Der Bayerische Oberste Rechnungshof hat sich mit diesen Mängeln wiederholt beschäftigt. Die Entwicklung auf dem Gebiet der staatlichen Datenverarbeitung wurde vom Obersten Rechnungshof folgendermaßen umrissen:

"1. Auf der Seite der Ressorts: Erweiterung und verstärkte Zentralisierung des Vollzugs von Verwaltungsaufgaben bei den Fachrechenzentren, Auf- und weiterer Ausbau ressorteigener Übertragungsnetze für Datenfernverarbeitung, ressortspezifische Übertragungsnetze für Datenfernverarbeitung, ressortspezifische Fachdatenbanken, weitgehend nur vertikale ressortinterne Integration."

Alles in allem also ein starker und erheblicher Ausbau der ressortspezifischen Datenverarbeitung.

"2. Auf der Seite der Staatskanzlei und des Landesamts für Datenverarbeitung: Verstärkte Bemühung um einen möglichst raschen Ausbau des erst in Ansätzen verwirklichten Netzes von Gebietsrechenstellen."
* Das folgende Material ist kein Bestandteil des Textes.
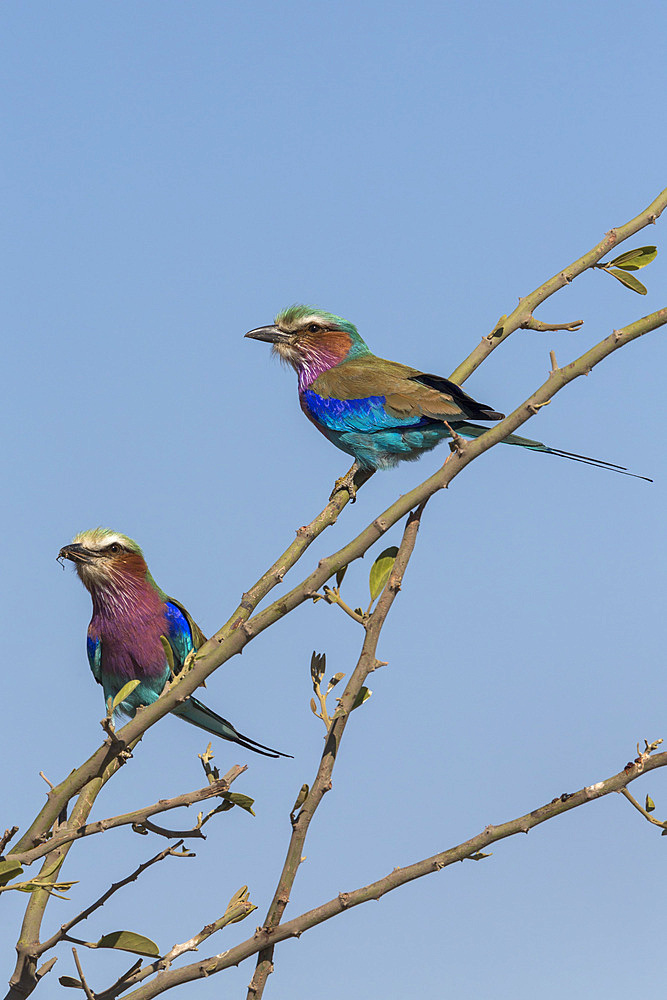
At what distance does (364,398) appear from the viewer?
5.34 metres

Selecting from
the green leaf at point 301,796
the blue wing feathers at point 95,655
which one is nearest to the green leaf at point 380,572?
the green leaf at point 301,796

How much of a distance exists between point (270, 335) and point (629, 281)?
268 centimetres

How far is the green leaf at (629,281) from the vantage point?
362 cm

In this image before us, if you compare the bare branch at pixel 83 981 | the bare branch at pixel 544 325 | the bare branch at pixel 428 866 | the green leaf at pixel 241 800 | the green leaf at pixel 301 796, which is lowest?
the bare branch at pixel 428 866

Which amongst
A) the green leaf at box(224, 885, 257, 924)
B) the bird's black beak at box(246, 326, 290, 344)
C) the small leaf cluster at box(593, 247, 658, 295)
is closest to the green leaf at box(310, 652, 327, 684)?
the green leaf at box(224, 885, 257, 924)

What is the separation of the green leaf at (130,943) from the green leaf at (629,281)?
8.48 feet

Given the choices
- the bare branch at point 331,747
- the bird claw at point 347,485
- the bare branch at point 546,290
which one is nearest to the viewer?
the bare branch at point 331,747

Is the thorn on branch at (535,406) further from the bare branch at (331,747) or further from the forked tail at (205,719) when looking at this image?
the forked tail at (205,719)

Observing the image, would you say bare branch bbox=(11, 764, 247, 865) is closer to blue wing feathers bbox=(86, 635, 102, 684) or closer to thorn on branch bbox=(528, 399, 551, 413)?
thorn on branch bbox=(528, 399, 551, 413)

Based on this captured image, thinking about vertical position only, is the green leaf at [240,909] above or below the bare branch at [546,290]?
below

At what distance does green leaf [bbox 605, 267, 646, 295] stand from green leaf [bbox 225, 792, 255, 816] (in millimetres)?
2113

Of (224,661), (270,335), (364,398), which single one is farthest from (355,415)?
(224,661)

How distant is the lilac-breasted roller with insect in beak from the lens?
16.4 feet

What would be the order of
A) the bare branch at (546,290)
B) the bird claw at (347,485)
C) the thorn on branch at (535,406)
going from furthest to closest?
the bird claw at (347,485) → the bare branch at (546,290) → the thorn on branch at (535,406)
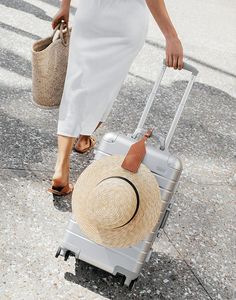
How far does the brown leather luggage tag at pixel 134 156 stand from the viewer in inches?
93.2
Und 3. in der Gegenüberstellung:

"Diese Entwicklungen verliefen in der Praxis in wesentlichen Teilbereichen auseinander, behinderten sich gegenseitig und haben zu schwerwiegenden Meinungsverschiedenheiten innerhalb der Verwaltung geführt."
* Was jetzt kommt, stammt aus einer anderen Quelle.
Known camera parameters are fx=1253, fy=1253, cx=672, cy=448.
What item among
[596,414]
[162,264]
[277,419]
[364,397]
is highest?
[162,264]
Dazu sagte der ORH weiter:

"Die im EDV-Gesetz zum Ausdruck gebrachte Erwartung des Gesetzgebers, die Ressorts würden das außerhalb der Geschäftsbereiche angesiedelte Landesamt als eine neutrale und unabhängige Einrichtung anerkennen und für die maschinelle Bearbeitung ihrer Aufgaben in Anspruch nehmen, hat sich nur zu einem geringen Teil erfüllt. Es stieß zwangsläufig auf den von Eigeninteressen bestimmten Widerstand der Ressorts. Diesen Widerstreit ressortübergreifender und ressortspezifischer Interessen vermochte auch der Koordinierungsausschuß "Datenverarbeitung" trotz mehrfacher Bemühungen nicht zu lösen."

Der Rechnungshof faßte sein Urteil schließlich so zusammen:

"Eine sinnvolle Weiterentwicklung der Datenverarbeitung in der staatlichen Verwaltung schien kaum mehr möglich."

Der zitierte Bericht des ORH beschreibt zwar nur die Entwicklung bis zum Herbst 1974, jedoch hat sich seitdem wenig geändert, wie noch im folgenden zu zeigen ist.

Bevor ich den weiteren zeitlichen Verlauf der Entwicklung beschreibe, möchte ich versuchen, die Größenordnung des Schadens abzuschätzen, der durch diesen Mangel an Koordination jährlich entsteht. Der jährliche Etat des Landesamts für Datenverarbeitung und der Abteilung D der Staatskanzlei umfaßt über 25 Millionen Mark. Der Schaden besteht

nun einerseits aus einer lediglich teilweisen Ausnutzung des Instruments "Landesamt für Datenverarbeitung" plus Abteilung D der Staatskanzlei sowie aus maschinell und personell zu groß ausgebauten Kapazitäten der einzelnen Ressorts. Dazu kommen Kosten für

Doppel- und Mehrfacharbeiten sowie mangelnde Abstimmung von Einzelmaßnahmen. Aus diesen Feststellungen kann abgeleitet werden, daß der finanzielle Schaden jährlich einen zweistelligen Millionenbetrag erreichen muß!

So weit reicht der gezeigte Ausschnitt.